The mind can be a wonderful, and terrible, place. Within the best minds resides a tug of war where even words themselves stand at each end staring at each other pulling as hard as they can.

 

 

Use this word.

 
No.

 

 

Use THIS word.

 

 

And while those of us looking on who cannot see the battle inside sit & wait … we often think of the moment as a deliberate use of silent ‘space and time.’

 

Deliberately using silence to prompt those of us around to go further in thought.

 

 

Silly silly us.

 

Inside the silent resides the war.

 

 

I imagine at the essence of what I am discussing is my belief most people are not flippant with regard to how they use their words <I say this despite the fact we watch blathering mouths scattering words like confetti around a room>.

 

 

I do tend to believe most people speak with Salvatore Quasimodo in mind:

 

 

—-

In my voice

there is at least a sign

of living geometry

the words of life

I have never understood

—-

 

What make the battle more difficult is … well … the world around us.

 

It sometimes seems like the world is structurally hostile to nuance.

 

 

Subtlety doesn’t seem to be very effective these days.

 

The internet amplifies and facilitates a sense that we should think the worst of people <even ones we have never met> and to ignore any facts or context that may potentially eliminate the doubt or uncertainty.

 

 

Truth always seems just out of reach and yet being called a liar always seems close at hand.

# [Material shown]
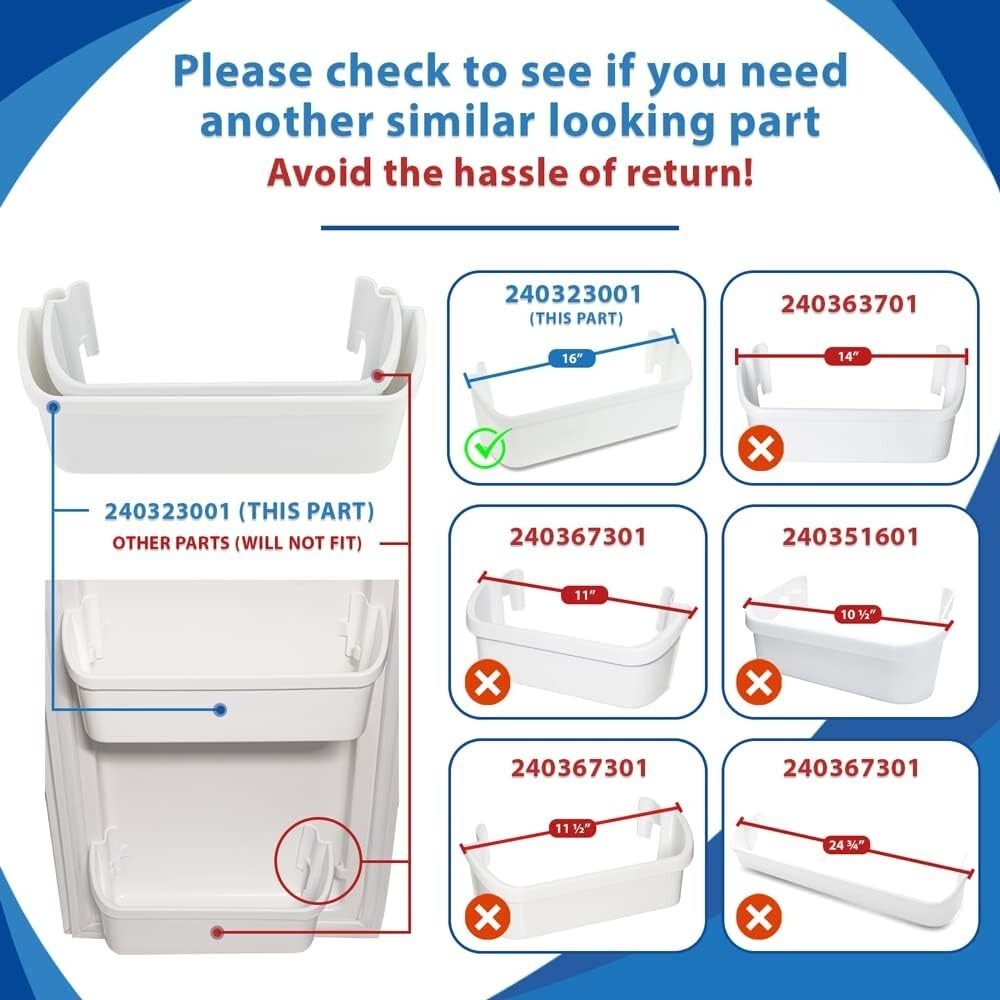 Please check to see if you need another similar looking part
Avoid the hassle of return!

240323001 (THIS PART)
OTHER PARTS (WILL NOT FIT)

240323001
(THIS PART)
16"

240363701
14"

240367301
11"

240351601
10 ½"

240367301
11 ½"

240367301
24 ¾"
* * *
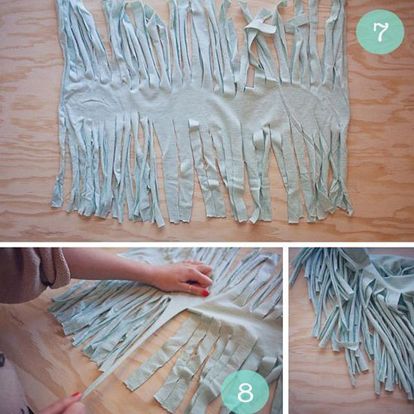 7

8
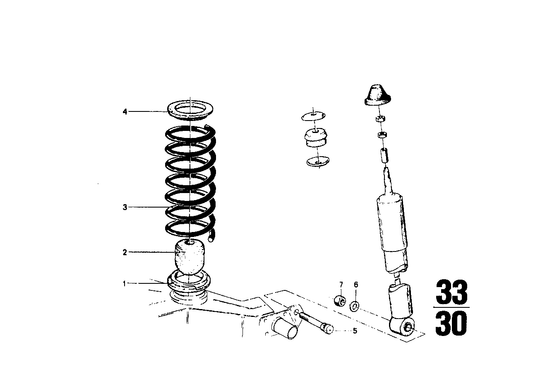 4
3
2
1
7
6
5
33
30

# [Directions]
**a)** Output the passage from the essay on words and silence that begins at the words "I imagine at" and stops after "around a room>.", copied with no changes.
**b)** For each statement, answer yes or no to say whether it agrees with the essay on words and silence, and quote the words from the essay that settle it. (i) The writer believes most people are careless about how they use their words. (ii) The essay says subtlety doesn't seem very effective these days. (iii) The essay says the internet pushes us to think the worst of people.
The listing was taken from a separate source, not from the essay on words and silence.

# [Answers for each item]
**a)**
I imagine at the essence of what I am discussing is my belief most people are not flippant with regard to how they use their words <I say this despite the fact we watch blathering mouths scattering words like confetti around a room>.

**b)**
(i) No: "my belief most people are not flippant with regard to how they use their words"
(ii) Yes: "Subtlety doesn’t seem to be very effective these days."
(iii) Yes: "The internet amplifies and facilitates a sense that we should think the worst of people"